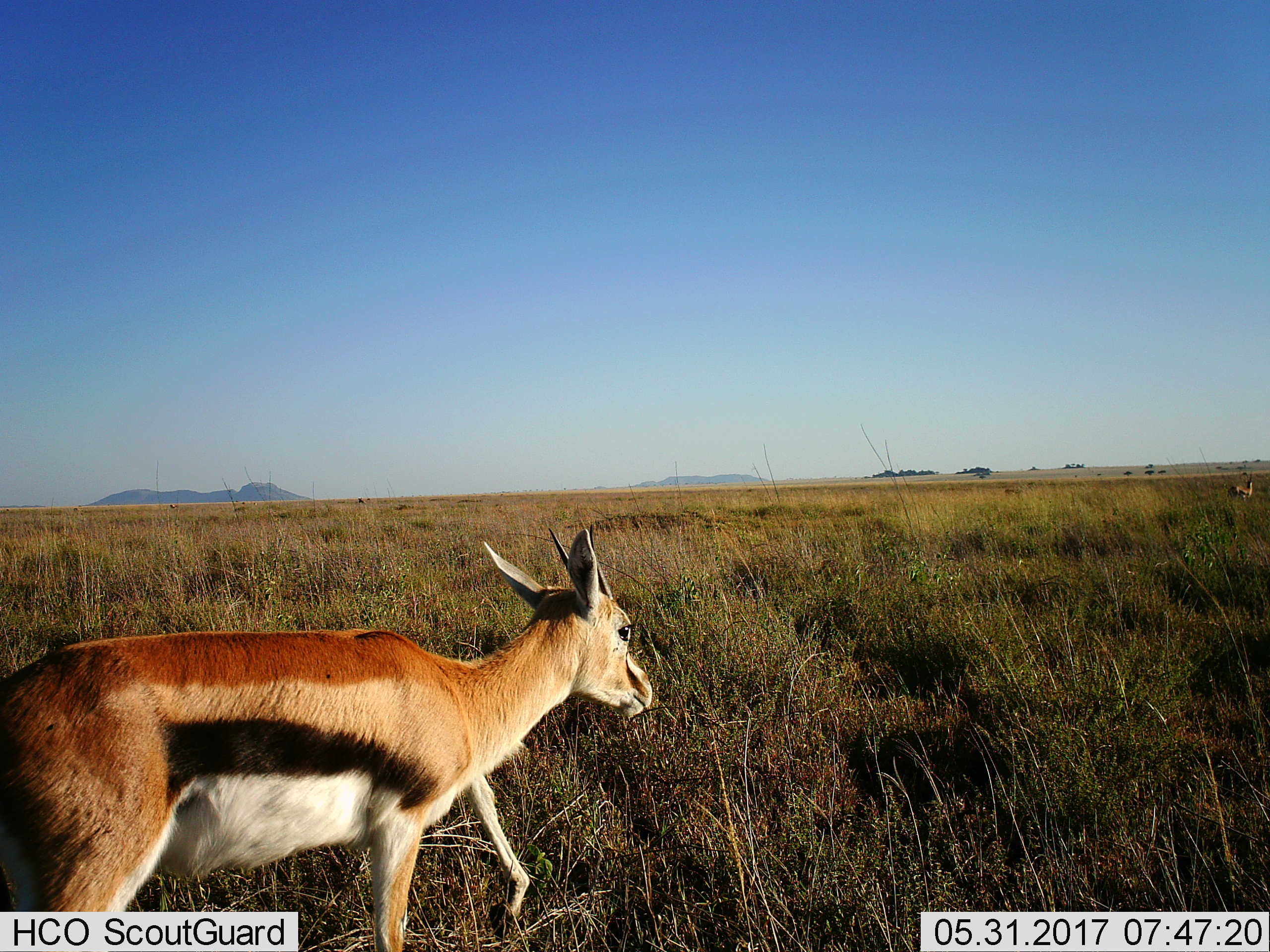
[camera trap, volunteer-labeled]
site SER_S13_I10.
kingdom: Animalia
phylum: Chordata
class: Mammalia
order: Artiodactyla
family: Bovidae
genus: Eudorcas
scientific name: Eudorcas thomsonii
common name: thomson's gazelle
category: gazellethomsons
Gazellethomsons (thomson's gazelle) (Eudorcas thomsonii), count 1. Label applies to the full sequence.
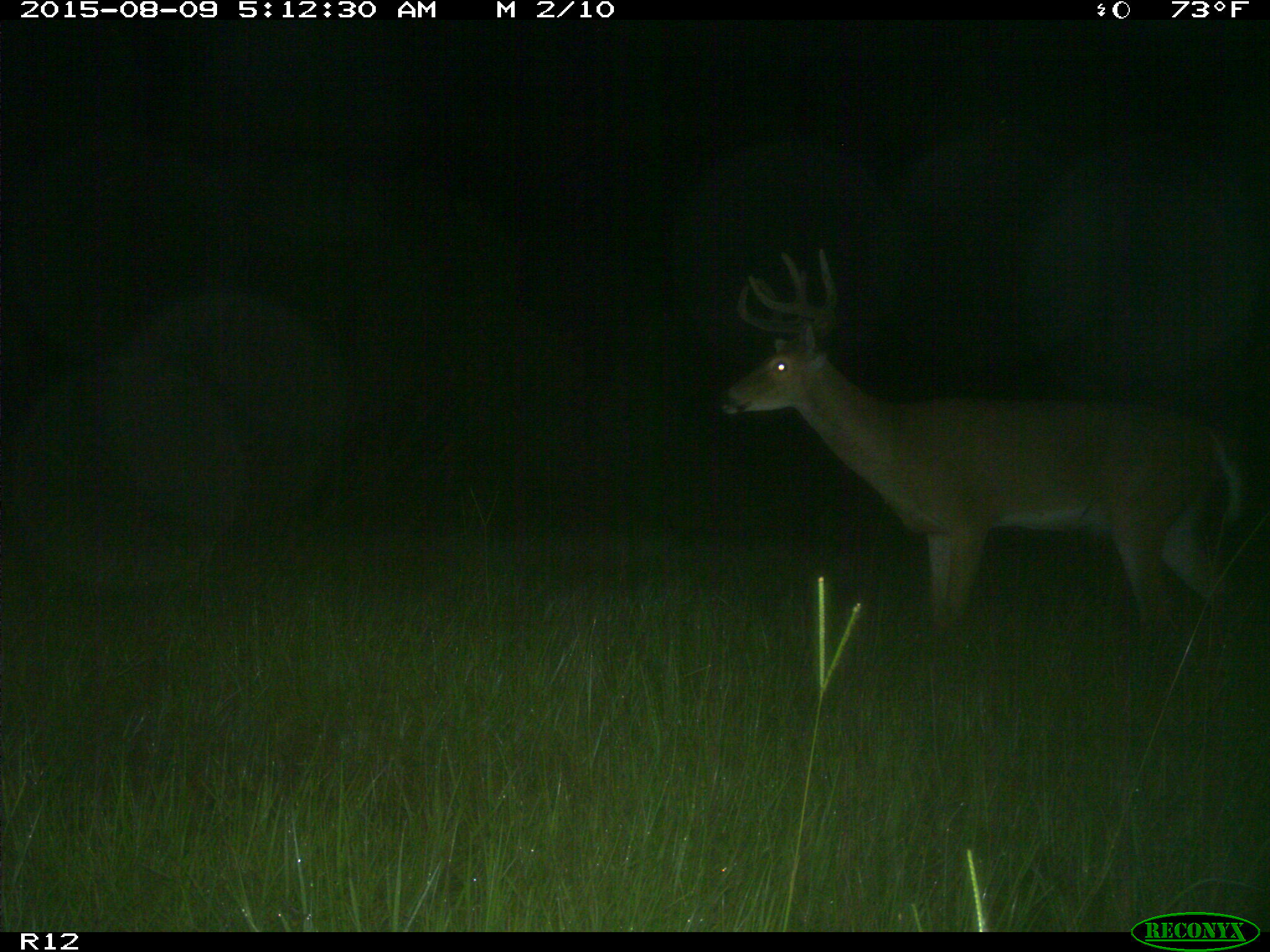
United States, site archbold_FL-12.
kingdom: Animalia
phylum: Chordata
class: Mammalia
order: Artiodactyla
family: Cervidae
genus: Odocoileus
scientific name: Odocoileus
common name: deer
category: unidentified deer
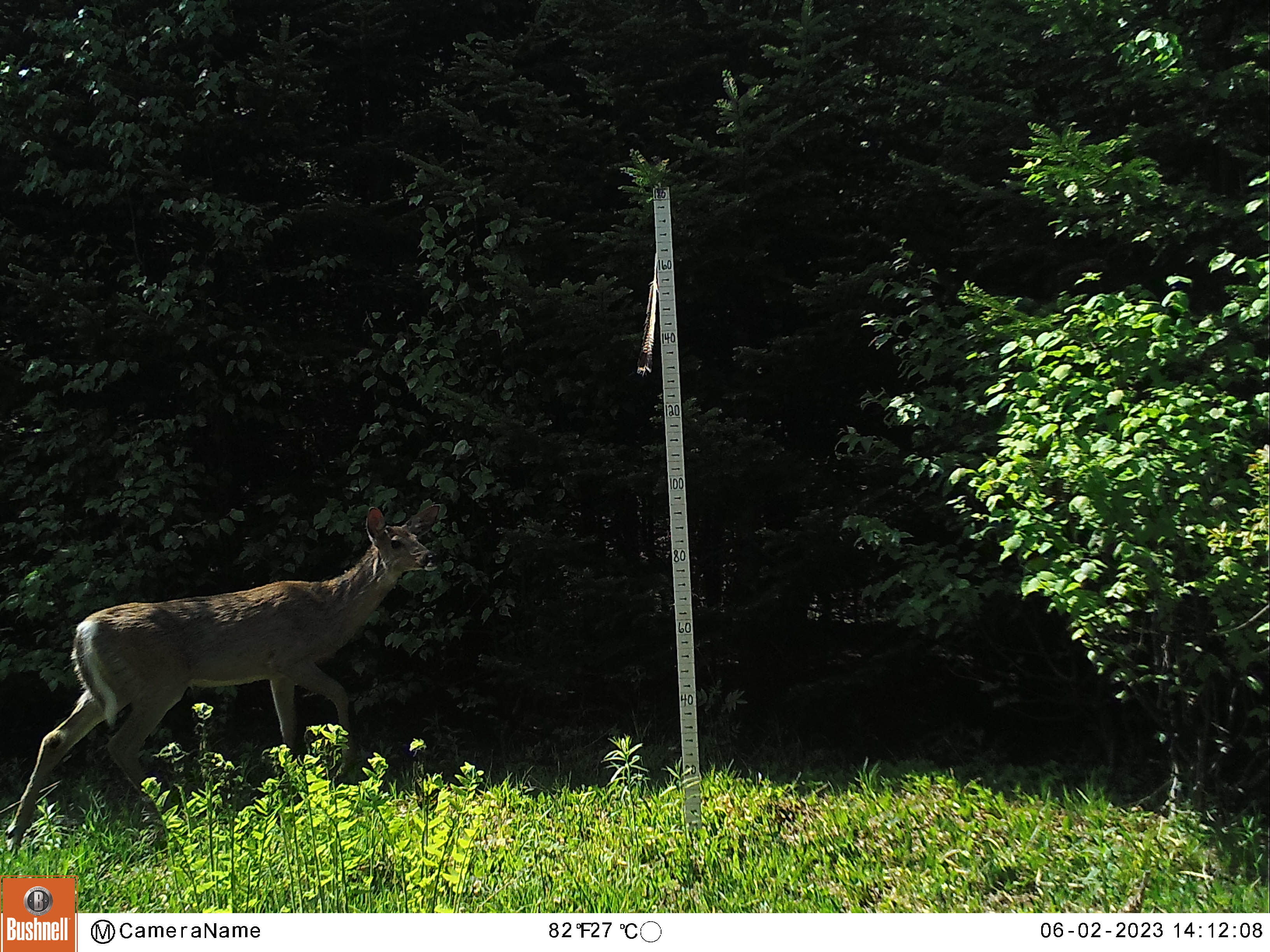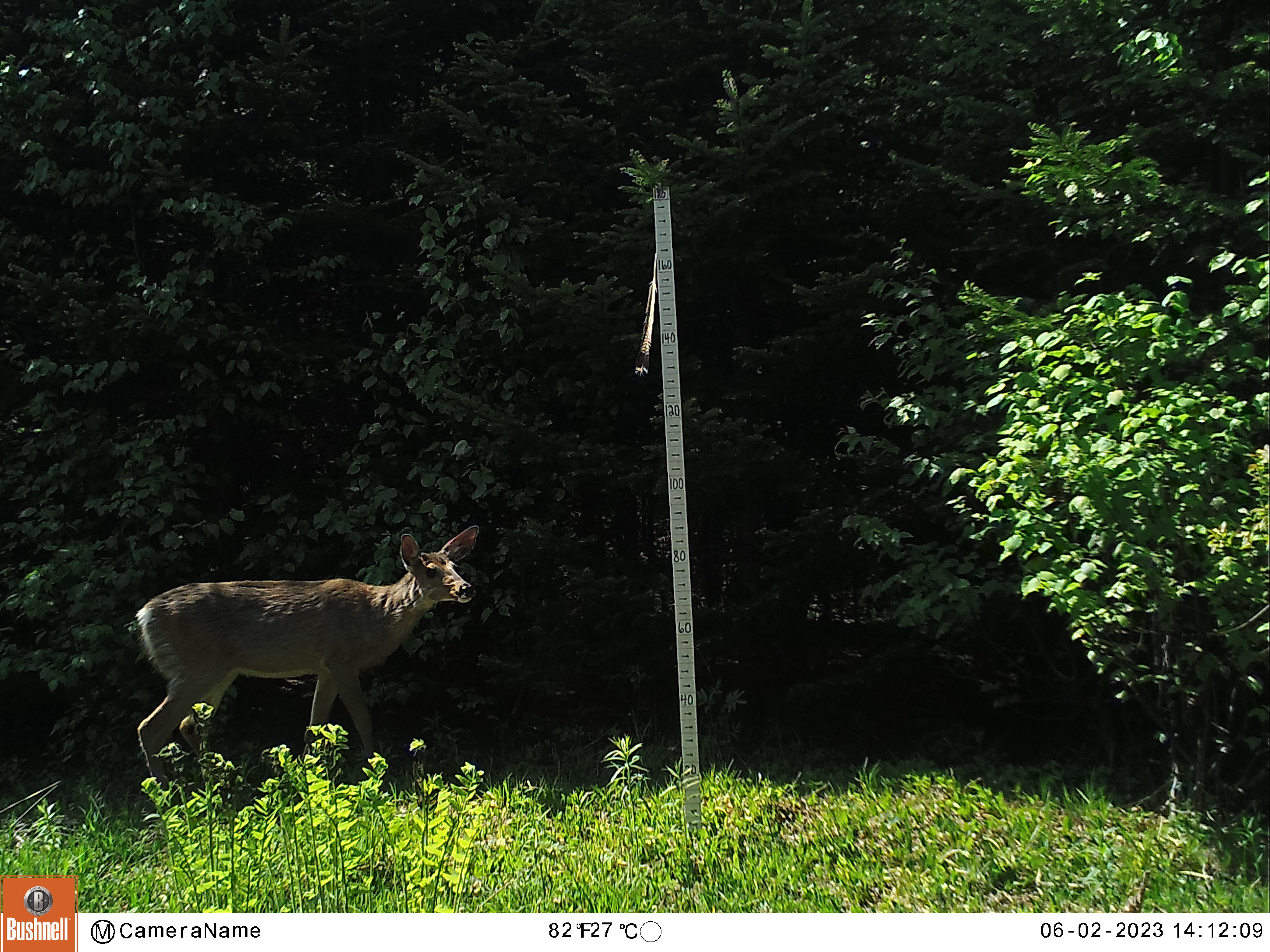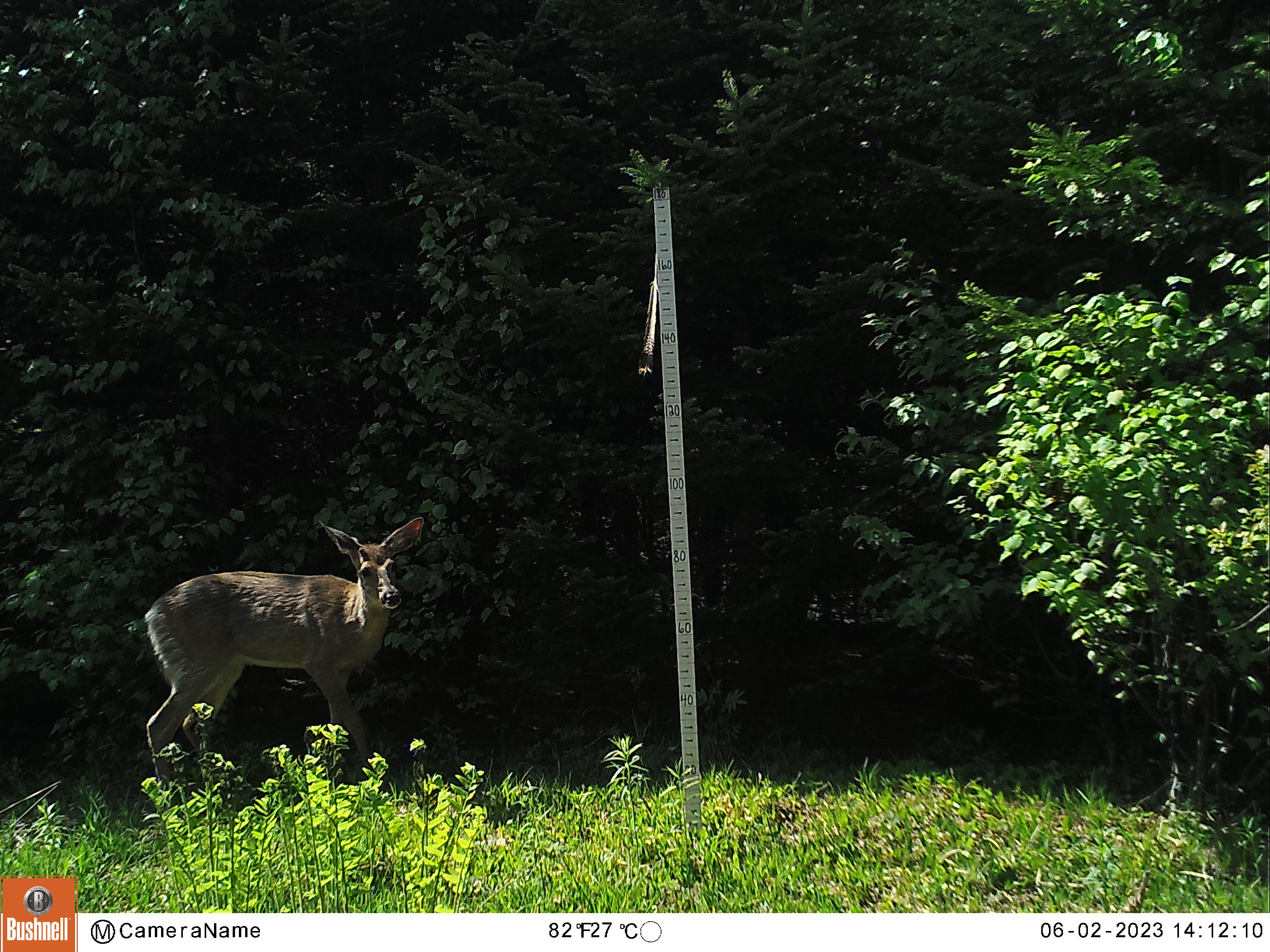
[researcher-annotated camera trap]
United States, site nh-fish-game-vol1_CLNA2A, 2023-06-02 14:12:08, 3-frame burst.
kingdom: Animalia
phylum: Chordata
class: Mammalia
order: Artiodactyla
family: Cervidae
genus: Odocoileus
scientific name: Odocoileus virginianus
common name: white-tailed deer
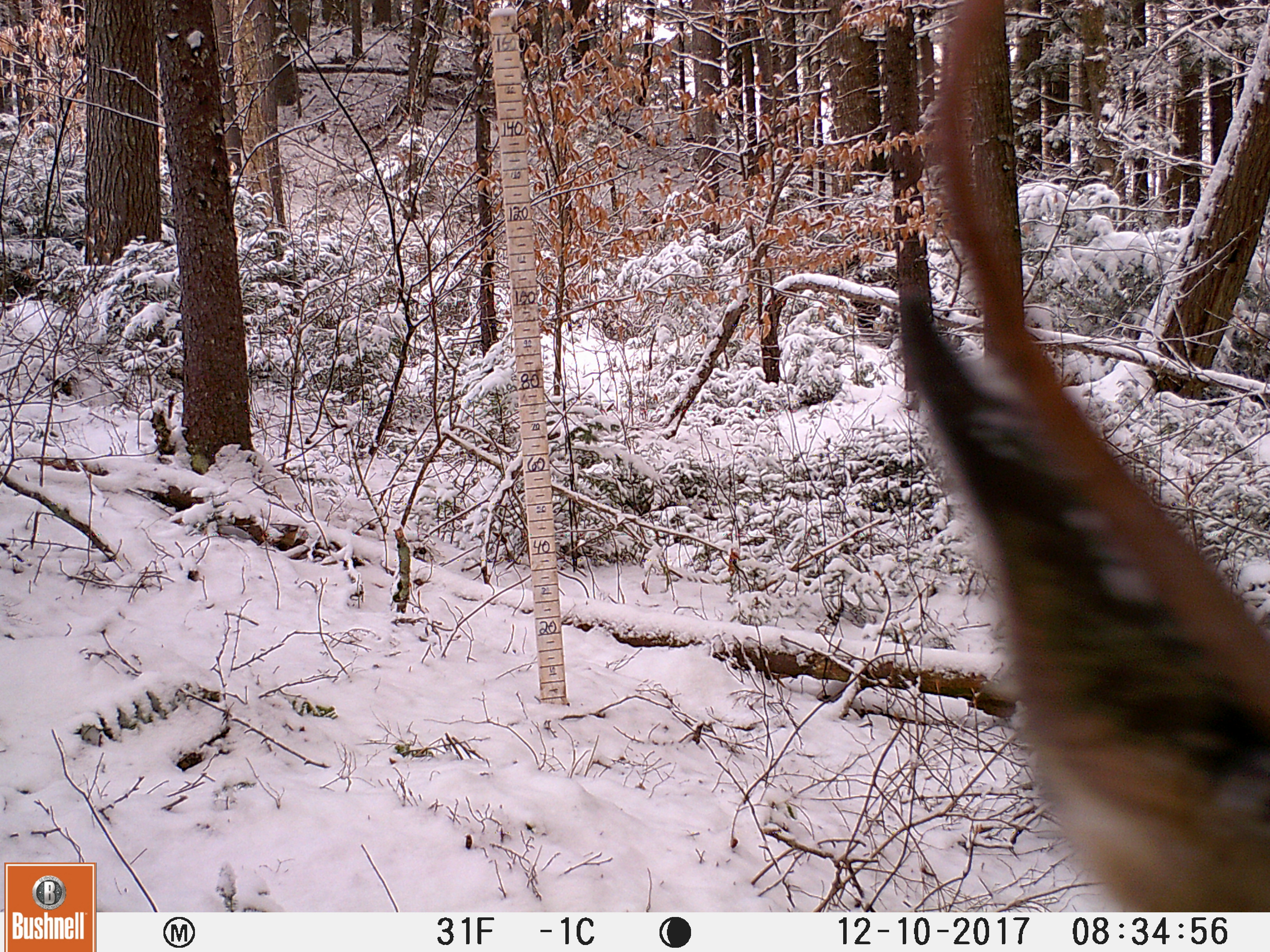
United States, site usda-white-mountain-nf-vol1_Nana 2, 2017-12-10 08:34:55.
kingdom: Animalia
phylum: Chordata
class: Mammalia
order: Artiodactyla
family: Cervidae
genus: Odocoileus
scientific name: Odocoileus virginianus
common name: white-tailed deer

### [WORK TO BE COMPLETED]
Exclude every picture and restate the listing word for word.

### [SOLUTION FOR THIS EXERCISE]
[camera trap, volunteer-labeled]
site SER_S13_I10.
kingdom: Animalia
phylum: Chordata
class: Mammalia
order: Artiodactyla
family: Bovidae
genus: Eudorcas
scientific name: Eudorcas thomsonii
common name: thomson's gazelle
category: gazellethomsons
Gazellethomsons (thomson's gazelle) (Eudorcas thomsonii), count 1. Label applies to the full sequence.
United States, site archbold_FL-12.
kingdom: Animalia
phylum: Chordata
class: Mammalia
order: Artiodactyla
family: Cervidae
genus: Odocoileus
scientific name: Odocoileus
common name: deer
category: unidentified deer
[researcher-annotated camera trap]
United States, site nh-fish-game-vol1_CLNA2A, 2023-06-02 14:12:08, 3-frame burst.
kingdom: Animalia
phylum: Chordata
class: Mammalia
order: Artiodactyla
family: Cervidae
genus: Odocoileus
scientific name: Odocoileus virginianus
common name: white-tailed deer
United States, site usda-white-mountain-nf-vol1_Nana 2, 2017-12-10 08:34:55.
kingdom: Animalia
phylum: Chordata
class: Mammalia
order: Artiodactyla
family: Cervidae
genus: Odocoileus
scientific name: Odocoileus virginianus
common name: white-tailed deer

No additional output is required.